Font partner Brad Stansfield did the media rounds yesterday to announce the sale. Stansfield is a former chief of staff to ex-premier Will Hodgman. Brad Nowland, another partner, is also a former Liberal staffer.

According to The Mercury, Font managing director Becher Townshend is Tasmania’s third top political player.

Font owns five other Tasmanian publications, including The Derwent Valley Gazette and Tasmanian Business Reporter. And while Stansfield stressed the paper would remain independent, Crikey reported last year that Font employs staff who directly write content for their newspapers.

Grift Watch The Australian media continues to have the dubious honour of providing the last platform for reactionary grifters. The latest is DeAnna Lorraine, a conservative YouTuber and failed Republican congressional candidate (she never stood a chance against Nancy Pelosi) who called Melbourne’s latest lockdown “total enslavement”. If only Melburnians had the real freedom of 65,000 new COVID-19 cases a day.

Lorraine’s outburst earned her a spot on The Today Show (where else!) where the video just happened to cut out mid-feed. Lorraine then claimed her free speech had been silenced. Luckily, free-speech warrior Rowan Dean was on hand to invite Lorraine onto Sky News’ Outsiders.

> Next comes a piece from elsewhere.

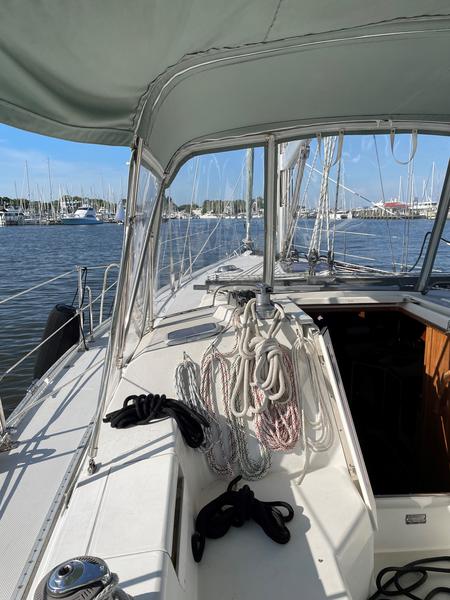 Book yachts online - sailboat - Catalina 42 - Totus Tuus - rent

And so Lorraine, utterly irrelevant in the United States outside of the fringes of an unhinged reactionary ecosystem, follows in the footsteps of Milo Yiannopoulos and Steve Bannon and Katie Hopkins, grifting her way onto Australian TV.

News Corp’s China contradictions News Corp papers have, unsurprisingly, been some of the loudest China hawks in Australia. Who could forget Sharri Markson’s breathless “expose” of the Wuhan Lab Theory which got her the red carpet treatment from Tucker Carlson, despite being debunked by the ABC and The Sydney Morning Herald?

But at a business level, the relationships with Beijing-based companies continue. News Corp-owned Dow Jones recently announced a partnership agreement with China Finance Online (CFO), a web-based financial services company providing information for Chinese retail investors. CFO’s subsidiaries are pioneers in data mining, artificial intelligence and cloud computing.

But despite such business ties, there’s a lot of tension between Dow Jones and Beijing. In February, China booted three Wall Street Journal reporters out of the country. And following a new national security law which will erode press freedom in Hong Kong, the Journal could follow The New York Times and shift reporters elsewhere.